To explore whether further gains could be achieved, we experimented with a two-stage detection-classification pipeline. In this setup, YOLOv12 first generated candidate detections with confidence scores ranging from 0 to 1, which were then refined by a ViT-H+ classifier. The classifier operated on 128 \(\times\) 128 context windows centered around each detection and was trained using the DINOv3 self-supervised strategy [8] on the combined MIDOG++, MITOS CMC, and MITOS CCMCT datasets. Its goal was to distinguish true mitotic figures from visually similar hard negatives. However, in our experiments, this two-stage pipeline failed to outperform the single-stage YOLOv12 detector. One likely explanation is that the initial proposals generated by YOLOv12 were already of high quality—leaving limited room for the second-stage classifier to improve upon them, especially given that both stages were trained on overlapping annotations.

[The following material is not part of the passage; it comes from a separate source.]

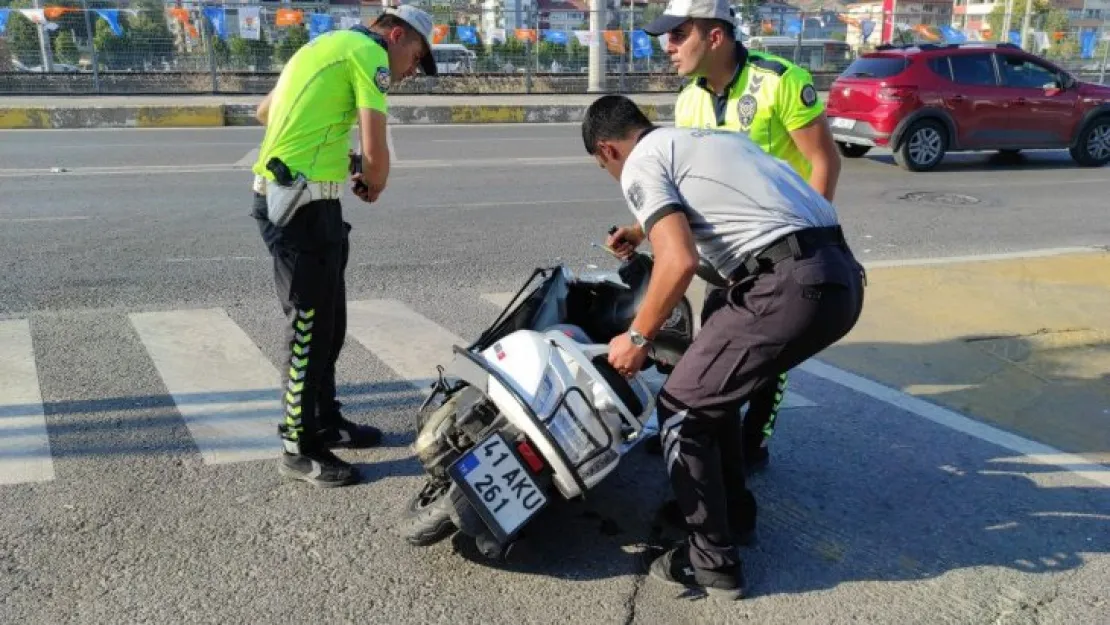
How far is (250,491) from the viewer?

In summary, this work introduces a high-performing and computationally efficient single-stage mitosis detection pipeline based on YOLOv12, enhanced through domain-aware stain normalization and robust post-processing techniques. Our approach achieved competitive results on the MIDOG 2025 benchmark without the need for external data or ensemble models, thus offering a reproducible and clinically feasible solution.
Looking ahead, future research should investigate the integration of large-scale, curated external datasets to introduce additional diversity in staining, tissue morphology, and scanner characteristics—thereby improving domain generalization. Additionally, retraining the second-stage classifier on more heterogeneous and difficult examples—particularly false positives identified by the detector—could enhance its discriminative capabilities and mitigate the limitations of fixed confidence thresholds in YOLO-based inference.
The authors gratefully acknowledge the MIDOG organizers and the Grand-Challenge platform for hosting the challenge and providing access to such valuable datasets.